**What needs to be done**
The following data has a line with "Если просит чистый" and a line with "Больная находит утешение". Write out exactly those lines and all the lines between them.

**Stored data**
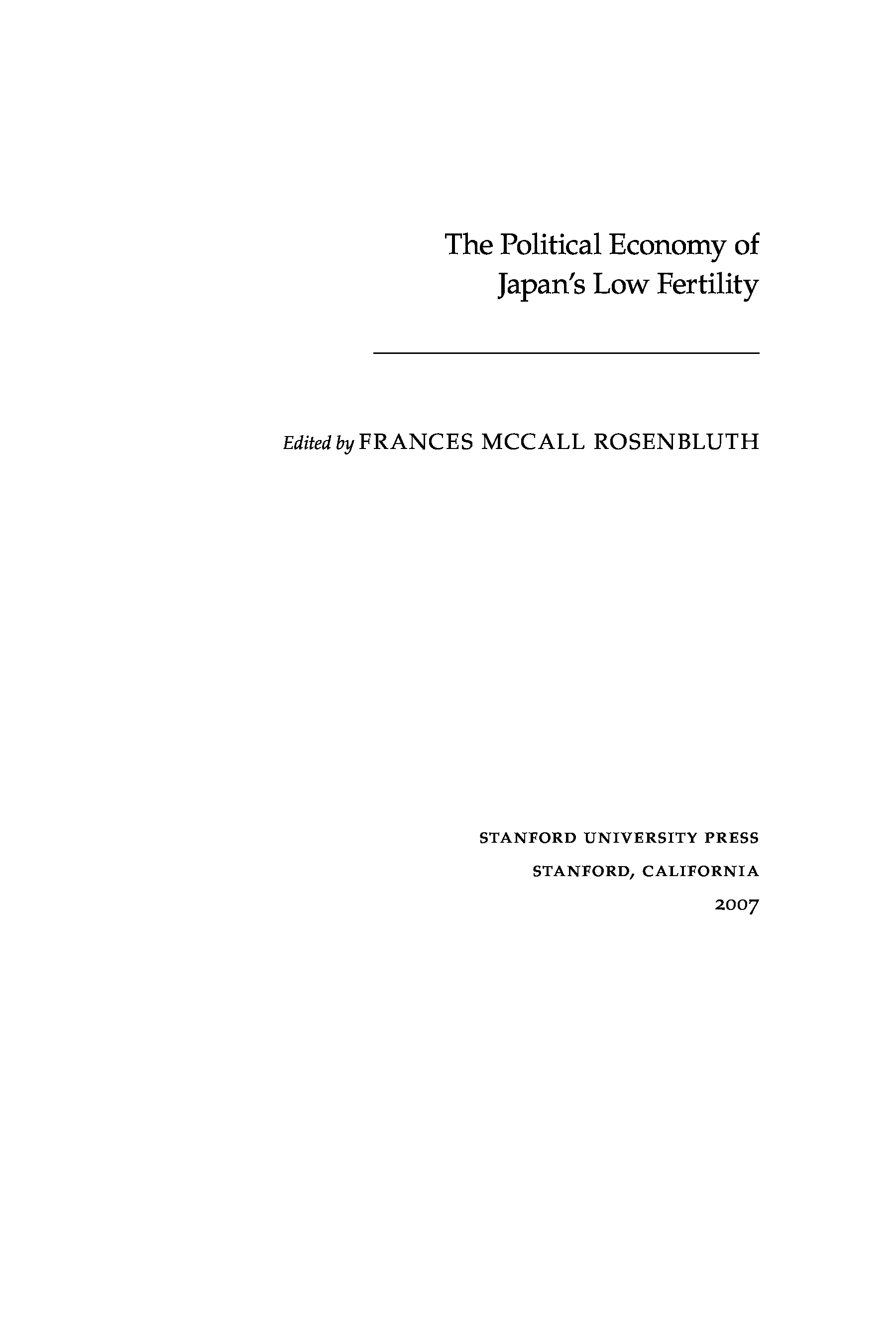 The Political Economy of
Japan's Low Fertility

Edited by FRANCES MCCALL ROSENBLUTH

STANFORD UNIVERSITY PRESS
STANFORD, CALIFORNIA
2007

==

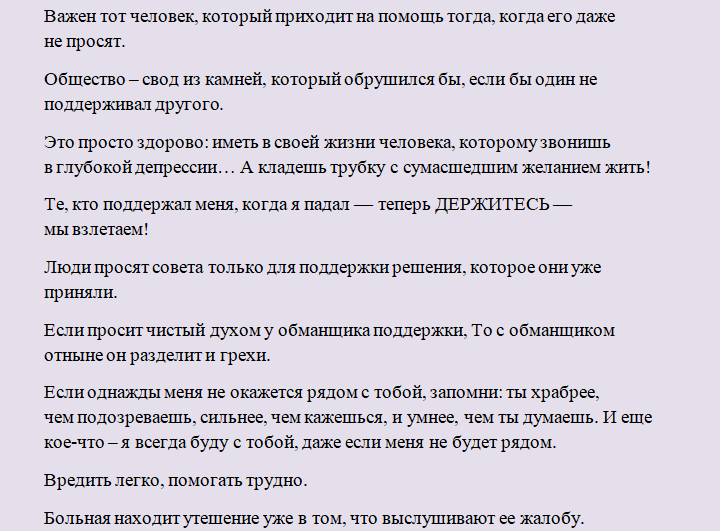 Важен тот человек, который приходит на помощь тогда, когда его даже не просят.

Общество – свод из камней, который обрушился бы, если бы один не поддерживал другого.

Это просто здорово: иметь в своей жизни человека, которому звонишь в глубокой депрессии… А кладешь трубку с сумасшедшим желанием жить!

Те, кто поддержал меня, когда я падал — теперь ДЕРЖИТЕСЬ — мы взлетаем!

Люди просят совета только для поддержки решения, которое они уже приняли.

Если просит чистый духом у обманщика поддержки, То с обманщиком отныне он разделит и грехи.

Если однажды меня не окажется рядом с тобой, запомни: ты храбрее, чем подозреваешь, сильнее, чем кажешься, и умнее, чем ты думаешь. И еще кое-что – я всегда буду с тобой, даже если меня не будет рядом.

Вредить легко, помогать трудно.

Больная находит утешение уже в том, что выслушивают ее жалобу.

---

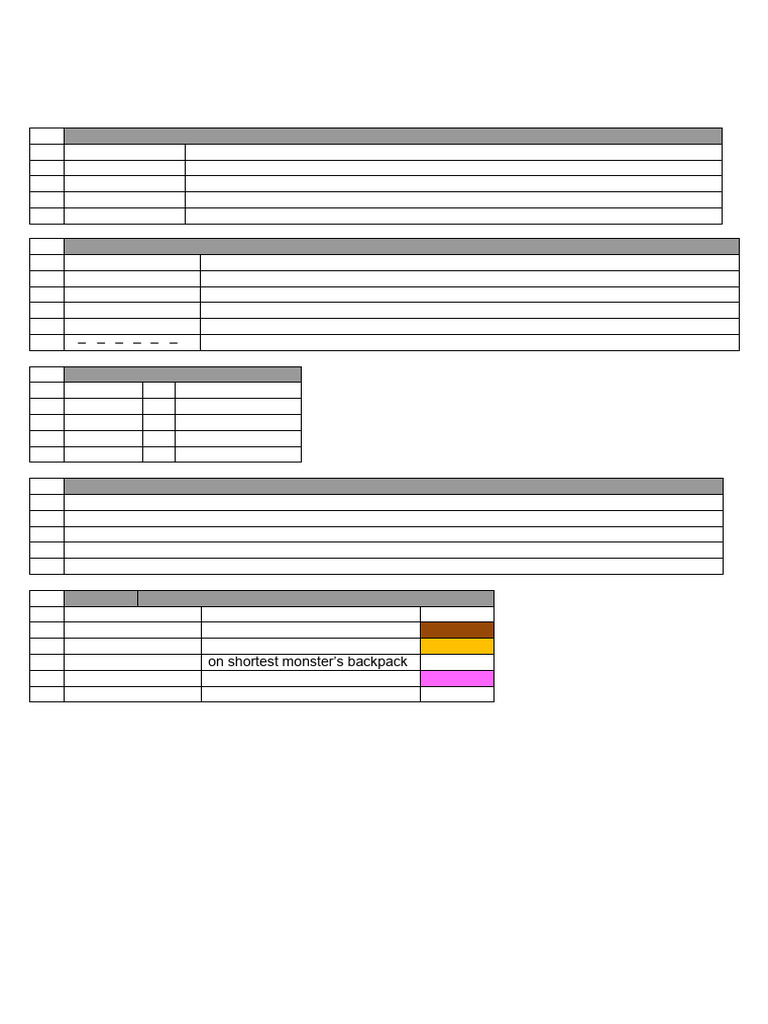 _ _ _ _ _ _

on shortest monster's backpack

**Exercise response**
Если просит чистый духом у обманщика поддержки, То с обманщиком отныне он разделит и грехи.

Если однажды меня не окажется рядом с тобой, запомни: ты храбрее, чем подозреваешь, сильнее, чем кажешься, и умнее, чем ты думаешь. И еще кое-что – я всегда буду с тобой, даже если меня не будет рядом.

Вредить легко, помогать трудно.

Больная находит утешение уже в том, что выслушивают ее жалобу.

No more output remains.